Perdaban pada masa modernisasi ini tidak dapat dihindari oleh masyarakat milenial, termasuk juga masyarakat muslim. Mayoritas masyarakat muslim di masa modernisasi kini terutama di Indonesia memiliki penurunan kualitas iman. Hal ini ditandai dengan maraknya kriminalisme yang terjadi di berbagai negara.
Walaupun tingkat kemanan suatu negara semakin hari semakin meningkat, kejahatan masih tetap terjadi dengan cara yang cukup cerdik. Hal tersebut terjadi atas dasar tingginya peran akal dan juga penyalah gunaan teknologi yang dapat menurunkan dan bahkan mencairkan iman manusia.
Akal pada masa ini memiliki peran yang cukup banyak, kebanyakan manusia berfikir dengan akal tanpa disadari akan iman. Begitupula dalam Ilmu Agama sangat banyak perkembangan dalam kemajuan ilmu Agama terutama agama islam namun disisi lain kwalitas keimanannya pun berkurang.
Aneka resep dan langkah perubahan pun telah banyak dilakukan. Ada yang mengambil sikap apatis atau acauh tak acuh atas kemajuan itu, mereka yaitu orang-orang yang terbuai oleh kejayaan pada masa lampau. Mereka inilah yang menghasilkan sesuatu yang dikenal dengan Adab Al-Fakhr wa At-Tamjid, yakni menunjuk zaman keemasan yang telah berlalu dan berbangga dengannya.

* _TUGAS YANG DIKERJAKAN_
1. Tentukan apakah setiap pernyataan berikut sesuai dengan bagian teks di atas: (a) penurunan kualitas iman ditandai dengan maraknya kriminalisme; (b) tingkat keamanan suatu negara disebut semakin menurun; (c) Adab Al-Fakhr wa At-Tamjid adalah sikap menunjuk zaman keemasan yang telah berlalu dan berbangga dengannya. Jawab ya atau tidak untuk masing-masing pernyataan, disertai kutipan kata-kata penentu dari teks.
2. Menurut bagian teks di atas, apa yang menjadi dasar kejahatan masih terjadi dengan cara yang cukup cerdik?
3. Salin bagian teks di atas mulai dari "Walaupun tingkat kemanan" sampai dengan "keimanannya pun berkurang.", termasuk kedua batas tersebut.

* _DATA MASUKAN_

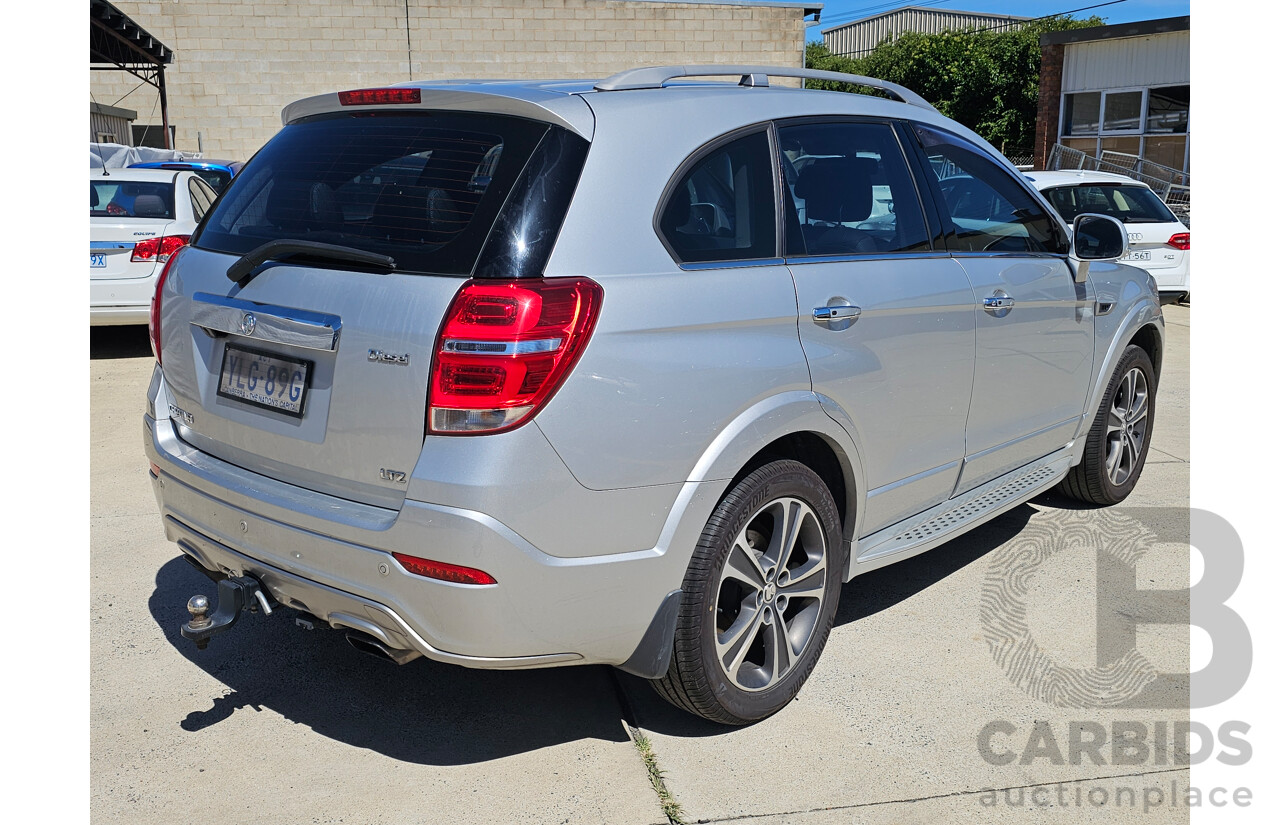 7/2016 Holden Captiva 7 LTZ (AWD) CG MY16 4d Wagon Silver Turbo Diesel 2.2L - 7 Seats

* _JAWABAN PER NOMOR_
1.
(a) Ya: "Hal ini ditandai dengan maraknya kriminalisme yang terjadi di berbagai negara."
(b) Tidak: "Walaupun tingkat kemanan suatu negara semakin hari semakin meningkat"
(c) Ya: "yakni menunjuk zaman keemasan yang telah berlalu dan berbangga dengannya"

2. Tingginya peran akal dan penyalahgunaan teknologi.

3.
Walaupun tingkat kemanan suatu negara semakin hari semakin meningkat, kejahatan masih tetap terjadi dengan cara yang cukup cerdik. Hal tersebut terjadi atas dasar tingginya peran akal dan juga penyalah gunaan teknologi yang dapat menurunkan dan bahkan mencairkan iman manusia.
Akal pada masa ini memiliki peran yang cukup banyak, kebanyakan manusia berfikir dengan akal tanpa disadari akan iman. Begitupula dalam Ilmu Agama sangat banyak perkembangan dalam kemajuan ilmu Agama terutama agama islam namun disisi lain kwalitas keimanannya pun berkurang.